#ImpeachTrump lights up Twitter but are there any grounds?
Trump was criticized for his delayed response in denouncing the white nationalist rally in Charlottesville, during which a counter-protester was killed by an alleged neo-Nazi.
Heather Heyer, 32, was fatally injured when a car smashed into a crowd of antifa demonstrators protesting the ‘Unite the Right’ rally.
On Tuesday, Trump blamed both sides for the violence in Charlottesville and questioned the role of demonstrators he termed the “alt-left.”
“What about the alt-left that came charging at the, as you say, the alt-right?
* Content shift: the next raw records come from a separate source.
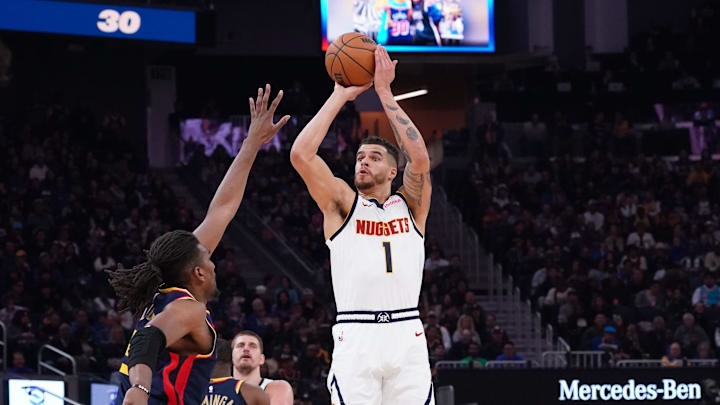 Apr 4, 2025; San Francisco, California, USA; Denver Nuggets forward Michael Porter Jr. (1) shoots over Golden State Warriors forward Kevon Looney (5) in the second period at Chase Center. Mandatory Credit: David Gonzales-Imagn Images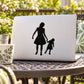 Silhouette decal of mother and daughter holding hands on laptop lid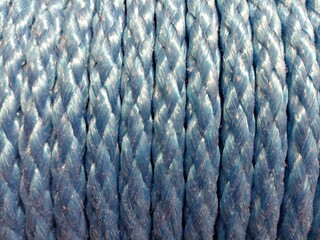 Blue braided rope texture with repeating twisted fibers © I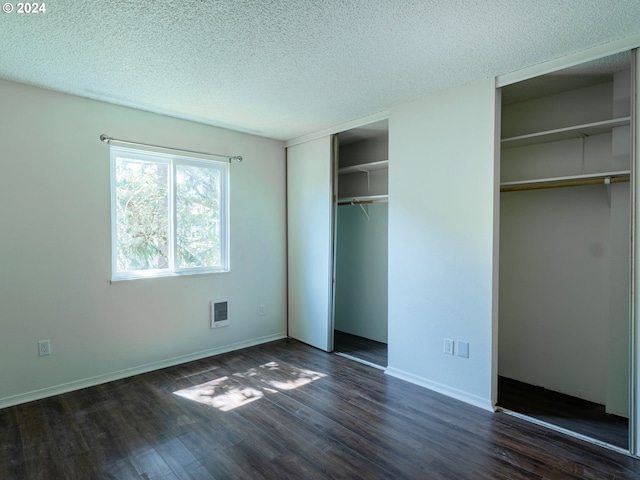 unfurnished bedroom featuring dark hardwood / wood-style flooring, two closets, and a textured ceiling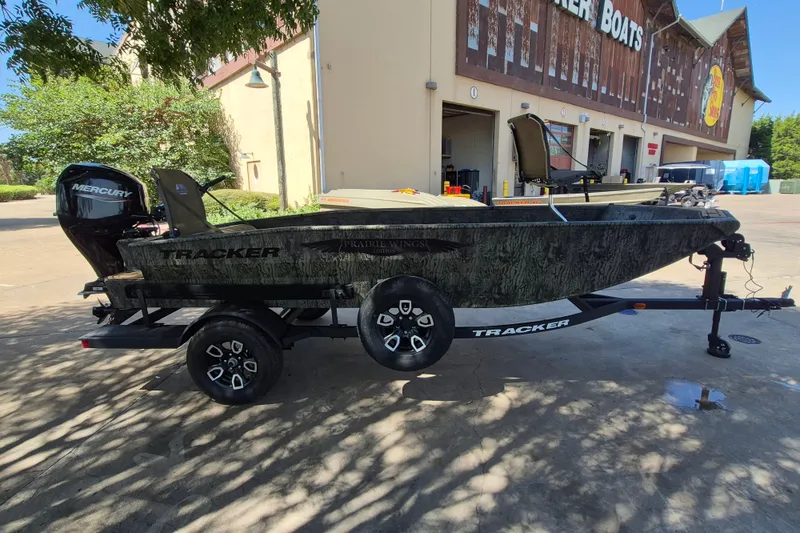 Slide: The Image of 2026 Tracker Grizzly 1650 T Prairie Wings Edition boat on trailer, parked outside a store. - 4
Do they have any semblance of guilt?” Trump asked. “Let me ask you this, what about the fact they came charging with clubs in the hand, swinging clubs? Do they have any problem? I think they do.”
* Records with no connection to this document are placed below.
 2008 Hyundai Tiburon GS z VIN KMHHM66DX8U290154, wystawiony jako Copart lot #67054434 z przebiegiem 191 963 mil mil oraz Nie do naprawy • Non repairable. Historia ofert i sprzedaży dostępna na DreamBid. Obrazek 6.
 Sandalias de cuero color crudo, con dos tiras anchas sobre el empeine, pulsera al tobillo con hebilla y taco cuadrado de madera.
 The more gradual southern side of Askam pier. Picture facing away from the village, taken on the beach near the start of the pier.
Just hours after the president’s press event at Trump Tower on Fifth Avenue, calls for his impeachment began to trend on Twitter.
Congress. Wall Street. Fortune 500. Silicon Valley. Influencers who are horrified but not speaking out are complicit. #impeachtrump— Shannon Watts (@shannonrwatts) August 16, 2017
If you're someone who voted for him, you are at a crossroads. You can admit your mistake & work to fix it. It's not too late. #ImpeachTrump— Kumail Nanjiani (@kumailn) August 16, 2017
Other people were quick to point out that the president’s reaction, whatever your political views on his comments, is not actually grounds to force him from office under impeachment.
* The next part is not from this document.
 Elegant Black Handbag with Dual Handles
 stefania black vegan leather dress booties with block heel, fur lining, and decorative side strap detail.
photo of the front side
What Trump said today was reprehensible, not impeachable. But there are other grounds on which to impeach. https://t.co/EH2UyET0UM— Sarah Kendzior (@sarahkendzior) August 16, 2017
Impeachable offenses:— Sarah Kendzior (@sarahkendzior) August 16, 2017
* Obstruction of justice
* High crimes and misdemeanors
Plenty of legal ground to #ImpeachTrump!
Trump Derangement Syndrome is not grounds for impeachment in the real world. Take your meds n go to sleep— Brandon (@oldtoothlessli1) August 16, 2017
According to Article II of the US Constitution, the president can be impeached only if they have been found guilty of “treason, bribery, or other high crimes and misdemeanors.”
The last president to face impeachment was Bill Clinton, who was the subject of a senate trial in 1999. He was found not guilty of lying under oath during an investigation into sexual harassment allegations in Arkansas, which subsequently revealed his relationship with White House aide Monica Lewinsky.